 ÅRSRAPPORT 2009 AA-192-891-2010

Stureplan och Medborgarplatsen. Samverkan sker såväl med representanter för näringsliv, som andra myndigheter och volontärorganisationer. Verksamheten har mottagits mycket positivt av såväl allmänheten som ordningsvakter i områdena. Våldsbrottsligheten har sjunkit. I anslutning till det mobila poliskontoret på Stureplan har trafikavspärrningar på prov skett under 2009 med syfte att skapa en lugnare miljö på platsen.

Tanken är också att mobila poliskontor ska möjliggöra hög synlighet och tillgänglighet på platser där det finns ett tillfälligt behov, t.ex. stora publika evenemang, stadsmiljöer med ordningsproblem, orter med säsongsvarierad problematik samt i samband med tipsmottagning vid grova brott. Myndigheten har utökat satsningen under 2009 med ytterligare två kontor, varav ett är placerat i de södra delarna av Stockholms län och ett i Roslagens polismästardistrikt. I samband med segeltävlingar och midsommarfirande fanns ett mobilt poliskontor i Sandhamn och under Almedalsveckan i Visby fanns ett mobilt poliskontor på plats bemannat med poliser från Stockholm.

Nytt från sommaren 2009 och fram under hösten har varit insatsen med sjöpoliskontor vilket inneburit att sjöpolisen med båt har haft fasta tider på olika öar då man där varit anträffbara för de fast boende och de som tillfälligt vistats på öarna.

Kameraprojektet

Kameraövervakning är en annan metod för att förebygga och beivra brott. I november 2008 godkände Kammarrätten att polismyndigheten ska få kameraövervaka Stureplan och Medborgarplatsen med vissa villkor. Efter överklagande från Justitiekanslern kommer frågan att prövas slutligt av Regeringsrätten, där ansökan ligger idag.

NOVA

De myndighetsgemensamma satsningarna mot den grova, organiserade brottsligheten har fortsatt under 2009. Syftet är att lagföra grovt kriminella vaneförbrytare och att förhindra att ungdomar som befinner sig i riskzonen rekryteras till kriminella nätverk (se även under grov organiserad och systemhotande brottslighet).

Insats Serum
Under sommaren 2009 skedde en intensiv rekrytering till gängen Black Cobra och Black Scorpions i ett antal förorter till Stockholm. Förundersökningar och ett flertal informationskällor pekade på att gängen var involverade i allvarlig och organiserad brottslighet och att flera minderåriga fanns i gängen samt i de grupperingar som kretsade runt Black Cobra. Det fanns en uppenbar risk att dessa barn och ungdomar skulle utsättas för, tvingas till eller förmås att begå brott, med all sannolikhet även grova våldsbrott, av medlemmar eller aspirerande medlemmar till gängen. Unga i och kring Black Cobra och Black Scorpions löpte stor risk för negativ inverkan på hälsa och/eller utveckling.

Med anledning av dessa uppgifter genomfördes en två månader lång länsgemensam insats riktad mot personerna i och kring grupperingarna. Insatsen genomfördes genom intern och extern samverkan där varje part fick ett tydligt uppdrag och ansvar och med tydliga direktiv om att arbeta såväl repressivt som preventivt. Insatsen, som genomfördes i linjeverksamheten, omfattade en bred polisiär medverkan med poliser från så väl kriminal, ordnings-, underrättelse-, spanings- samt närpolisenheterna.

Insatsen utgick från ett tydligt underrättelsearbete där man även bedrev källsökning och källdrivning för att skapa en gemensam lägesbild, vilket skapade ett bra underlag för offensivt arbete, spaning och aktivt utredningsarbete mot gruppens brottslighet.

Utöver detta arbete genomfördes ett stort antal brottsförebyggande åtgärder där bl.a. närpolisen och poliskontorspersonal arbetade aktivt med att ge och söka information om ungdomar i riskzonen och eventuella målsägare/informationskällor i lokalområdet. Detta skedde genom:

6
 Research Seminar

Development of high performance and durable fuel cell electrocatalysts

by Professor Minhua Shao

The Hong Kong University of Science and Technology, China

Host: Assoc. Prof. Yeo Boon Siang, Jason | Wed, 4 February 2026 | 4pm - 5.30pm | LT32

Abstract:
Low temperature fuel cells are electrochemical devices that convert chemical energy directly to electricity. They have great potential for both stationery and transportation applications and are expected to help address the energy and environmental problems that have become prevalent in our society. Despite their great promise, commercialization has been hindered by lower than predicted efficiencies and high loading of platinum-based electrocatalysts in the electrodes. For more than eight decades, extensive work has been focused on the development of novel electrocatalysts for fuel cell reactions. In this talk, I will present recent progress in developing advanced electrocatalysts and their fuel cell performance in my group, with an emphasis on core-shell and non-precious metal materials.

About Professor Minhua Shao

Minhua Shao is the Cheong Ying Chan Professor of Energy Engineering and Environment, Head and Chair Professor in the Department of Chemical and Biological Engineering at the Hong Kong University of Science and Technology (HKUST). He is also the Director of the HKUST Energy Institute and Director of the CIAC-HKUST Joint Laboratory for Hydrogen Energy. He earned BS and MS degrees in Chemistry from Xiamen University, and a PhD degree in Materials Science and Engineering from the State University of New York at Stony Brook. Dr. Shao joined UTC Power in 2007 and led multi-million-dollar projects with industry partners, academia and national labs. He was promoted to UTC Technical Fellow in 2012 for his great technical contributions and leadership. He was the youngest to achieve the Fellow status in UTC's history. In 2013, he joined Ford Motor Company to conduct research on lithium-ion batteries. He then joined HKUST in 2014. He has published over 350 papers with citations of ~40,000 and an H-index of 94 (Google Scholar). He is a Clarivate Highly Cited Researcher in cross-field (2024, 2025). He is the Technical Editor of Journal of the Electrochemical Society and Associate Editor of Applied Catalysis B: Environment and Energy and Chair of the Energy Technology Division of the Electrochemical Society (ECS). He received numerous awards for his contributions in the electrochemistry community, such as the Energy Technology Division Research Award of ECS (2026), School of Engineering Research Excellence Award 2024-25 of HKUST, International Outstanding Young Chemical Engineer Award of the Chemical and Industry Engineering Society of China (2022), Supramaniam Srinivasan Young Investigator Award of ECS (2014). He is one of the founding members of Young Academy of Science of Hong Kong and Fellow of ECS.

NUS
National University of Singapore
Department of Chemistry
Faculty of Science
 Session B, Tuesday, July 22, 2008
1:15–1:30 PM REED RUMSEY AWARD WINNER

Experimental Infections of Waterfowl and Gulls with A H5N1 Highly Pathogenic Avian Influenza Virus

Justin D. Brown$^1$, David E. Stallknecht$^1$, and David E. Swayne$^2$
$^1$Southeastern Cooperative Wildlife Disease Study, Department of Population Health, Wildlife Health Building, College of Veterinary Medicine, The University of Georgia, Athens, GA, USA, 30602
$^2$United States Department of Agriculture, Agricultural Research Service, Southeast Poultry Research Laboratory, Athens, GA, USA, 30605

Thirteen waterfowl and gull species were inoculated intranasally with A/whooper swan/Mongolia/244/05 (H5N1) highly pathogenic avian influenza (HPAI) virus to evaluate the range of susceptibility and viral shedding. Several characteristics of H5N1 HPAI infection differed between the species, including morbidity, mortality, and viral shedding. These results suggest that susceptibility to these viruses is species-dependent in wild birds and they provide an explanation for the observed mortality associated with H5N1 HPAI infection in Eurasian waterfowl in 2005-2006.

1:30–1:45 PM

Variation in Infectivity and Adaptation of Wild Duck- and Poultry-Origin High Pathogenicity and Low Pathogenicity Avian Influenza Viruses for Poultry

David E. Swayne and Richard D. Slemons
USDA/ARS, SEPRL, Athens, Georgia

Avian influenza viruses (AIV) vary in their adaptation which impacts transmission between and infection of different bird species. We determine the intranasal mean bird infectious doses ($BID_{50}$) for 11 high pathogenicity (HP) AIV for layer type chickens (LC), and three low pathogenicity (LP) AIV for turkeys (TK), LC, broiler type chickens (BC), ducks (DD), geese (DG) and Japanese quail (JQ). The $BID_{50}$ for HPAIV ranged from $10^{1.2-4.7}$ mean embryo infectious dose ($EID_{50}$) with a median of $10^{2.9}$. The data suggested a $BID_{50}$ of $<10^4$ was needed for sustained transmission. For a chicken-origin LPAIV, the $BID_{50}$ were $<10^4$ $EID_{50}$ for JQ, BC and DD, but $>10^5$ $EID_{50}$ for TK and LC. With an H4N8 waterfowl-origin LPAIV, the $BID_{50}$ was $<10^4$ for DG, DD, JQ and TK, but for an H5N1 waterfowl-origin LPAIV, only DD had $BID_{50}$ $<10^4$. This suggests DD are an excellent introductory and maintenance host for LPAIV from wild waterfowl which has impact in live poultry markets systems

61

════════════════════

-- Exercise goal --
Repeat exactly the lines above, starting with the line that contains "David E. Swayne and Richard D. Slemons" and ending with the last line, both included, and nothing else.

-- Task solution --
David E. Swayne and Richard D. Slemons
USDA/ARS, SEPRL, Athens, Georgia

Avian influenza viruses (AIV) vary in their adaptation which impacts transmission between and infection of different bird species. We determine the intranasal mean bird infectious doses ($BID_{50}$) for 11 high pathogenicity (HP) AIV for layer type chickens (LC), and three low pathogenicity (LP) AIV for turkeys (TK), LC, broiler type chickens (BC), ducks (DD), geese (DG) and Japanese quail (JQ). The $BID_{50}$ for HPAIV ranged from $10^{1.2-4.7}$ mean embryo infectious dose ($EID_{50}$) with a median of $10^{2.9}$. The data suggested a $BID_{50}$ of $<10^4$ was needed for sustained transmission. For a chicken-origin LPAIV, the $BID_{50}$ were $<10^4$ $EID_{50}$ for JQ, BC and DD, but $>10^5$ $EID_{50}$ for TK and LC. With an H4N8 waterfowl-origin LPAIV, the $BID_{50}$ was $<10^4$ for DG, DD, JQ and TK, but for an H5N1 waterfowl-origin LPAIV, only DD had $BID_{50}$ $<10^4$. This suggests DD are an excellent introductory and maintenance host for LPAIV from wild waterfowl which has impact in live poultry markets systems

61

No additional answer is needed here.